Mistress Ideca presides over the animal workers in the west settlements.
An eternally-weary Ideca introduces herself to the brand-new goose girl by warning her to not get homesick for her Forest family and abandoning her duties at the first sign of winter. Even though the girl went to the king first instead of coming directly to her, Ideca tiredly lets her know that she won't be treated any different because of it.
She explains that the goose girl, Isi, will take her meals in her worker's hall morning and night, but gives Isi a bowl of bean soup and a glass of water to start off with anyway. When she's finished, Ideca gives her a spare skirt and tunic for washday, a crook for her geese, and a large straw hat to keep off the sun.
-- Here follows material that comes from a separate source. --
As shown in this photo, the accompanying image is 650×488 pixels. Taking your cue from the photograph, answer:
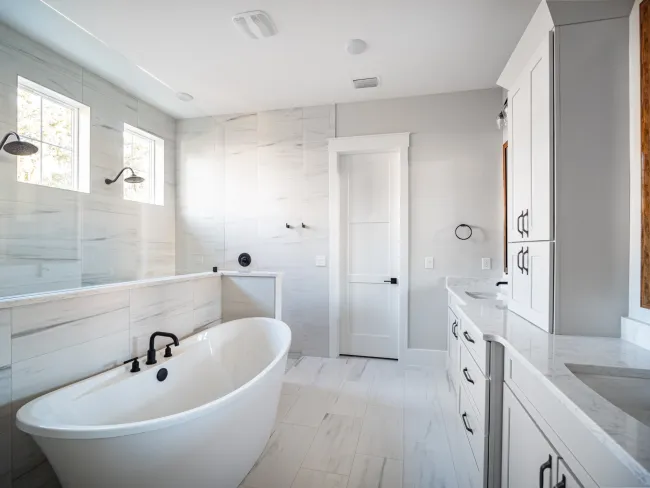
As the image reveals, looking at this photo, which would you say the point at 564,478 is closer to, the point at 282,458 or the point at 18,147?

She assigns Isi the third house from the south, right up against the city wall and tells her to report for duty and breakfast early the following morning.
Some days later, Isi comes to her with an injured goose she's named Jok. Ideca works a strong-smelling salve well into the gash on the bird's thigh, clucking all the while about how the goose boy Conrad should be helping her but he's too lazy... or shy around the pretty Isi. She teases that she's noticed how Isi wears her hat constantly and figures that the girl is protecting her fair skin in hopes of attracting and later marrying a nobleman.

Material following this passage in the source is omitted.